#### TEXT FOR ANALYSIS ####

NewsEdits: A News Article Revision Dataset and a Document-Level Reasoning Challenge
This work addresses the need for tools to analyze narrative and factual evolution in news articles, potentially aiding journalists and researchers, though it is incremental as it builds on existing edit analysis concepts.
The authors tackled the problem of analyzing news article revision histories by creating NewsEdits, the first publicly available large-scale dataset with 1.2 million articles and 4.6 million versions, and introduced three novel tasks for predicting edit actions, which were shown to be challenging for large NLP models.
News article revision histories provide clues to narrative and factual evolution in news articles. To facilitate analysis of this evolution, we present the first publicly available dataset of news revision histories, NewsEdits. Our dataset is large-scale and multilingual; it contains 1.2 million articles with 4.6 million versions from over 22 English- and French-language newspaper sources based in three countries, spanning 15 years of coverage (2006-2021). We define article-level edit actions: Addition, Deletion, Edit and Refactor, and develop a high-accuracy extraction algorithm to identify these actions. To underscore the factual nature of many edit actions, we conduct analyses showing that added and deleted sentences are more likely to contain updating events, main content and quotes than unchanged sentences. Finally, to explore whether edit actions are predictable, we introduce three novel tasks aimed at predicting actions performed during version updates. We show that these tasks are possible for expert humans but are challenging for large NLP models. We hope this can spur research in narrative framing and help provide predictive tools for journalists chasing breaking news.

#### PROVIDED DATA ####

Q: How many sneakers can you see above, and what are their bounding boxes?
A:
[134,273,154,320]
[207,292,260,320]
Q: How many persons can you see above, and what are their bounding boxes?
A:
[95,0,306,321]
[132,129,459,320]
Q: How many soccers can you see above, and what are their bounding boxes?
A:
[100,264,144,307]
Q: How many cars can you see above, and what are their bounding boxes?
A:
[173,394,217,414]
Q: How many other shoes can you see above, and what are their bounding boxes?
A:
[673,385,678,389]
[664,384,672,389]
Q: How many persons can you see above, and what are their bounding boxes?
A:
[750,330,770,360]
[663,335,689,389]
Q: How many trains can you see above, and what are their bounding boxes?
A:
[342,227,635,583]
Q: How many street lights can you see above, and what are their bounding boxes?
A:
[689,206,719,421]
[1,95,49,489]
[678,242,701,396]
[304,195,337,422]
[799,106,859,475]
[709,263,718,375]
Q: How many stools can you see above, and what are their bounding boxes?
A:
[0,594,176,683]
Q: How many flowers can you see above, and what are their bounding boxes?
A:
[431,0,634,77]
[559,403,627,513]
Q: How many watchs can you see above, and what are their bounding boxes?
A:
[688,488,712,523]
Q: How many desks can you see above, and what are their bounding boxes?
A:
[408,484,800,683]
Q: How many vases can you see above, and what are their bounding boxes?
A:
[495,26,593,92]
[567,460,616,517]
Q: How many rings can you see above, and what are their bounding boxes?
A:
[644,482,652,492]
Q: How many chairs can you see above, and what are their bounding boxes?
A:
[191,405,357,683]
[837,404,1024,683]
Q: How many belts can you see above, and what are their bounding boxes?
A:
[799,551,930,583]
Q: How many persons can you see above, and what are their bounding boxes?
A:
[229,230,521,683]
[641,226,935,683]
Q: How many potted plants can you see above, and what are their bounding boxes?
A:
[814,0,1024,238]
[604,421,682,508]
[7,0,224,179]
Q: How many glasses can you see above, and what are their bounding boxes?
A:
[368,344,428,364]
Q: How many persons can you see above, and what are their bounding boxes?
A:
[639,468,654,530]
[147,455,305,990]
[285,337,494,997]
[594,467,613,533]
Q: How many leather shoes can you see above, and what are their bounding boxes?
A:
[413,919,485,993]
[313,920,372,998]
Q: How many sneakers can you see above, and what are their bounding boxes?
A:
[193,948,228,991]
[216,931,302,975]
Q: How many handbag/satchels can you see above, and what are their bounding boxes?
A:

####

■ WORK INSTRUCTION
Reproduce everything in the NewsEdits text from "NewsEdits: A News" down to "be challenging for large NLP models.". The records are separate material and have no connection to the NewsEdits text.

■ YOUR RESPONSE
NewsEdits: A News Article Revision Dataset and a Document-Level Reasoning Challenge
This work addresses the need for tools to analyze narrative and factual evolution in news articles, potentially aiding journalists and researchers, though it is incremental as it builds on existing edit analysis concepts.
The authors tackled the problem of analyzing news article revision histories by creating NewsEdits, the first publicly available large-scale dataset with 1.2 million articles and 4.6 million versions, and introduced three novel tasks for predicting edit actions, which were shown to be challenging for large NLP models.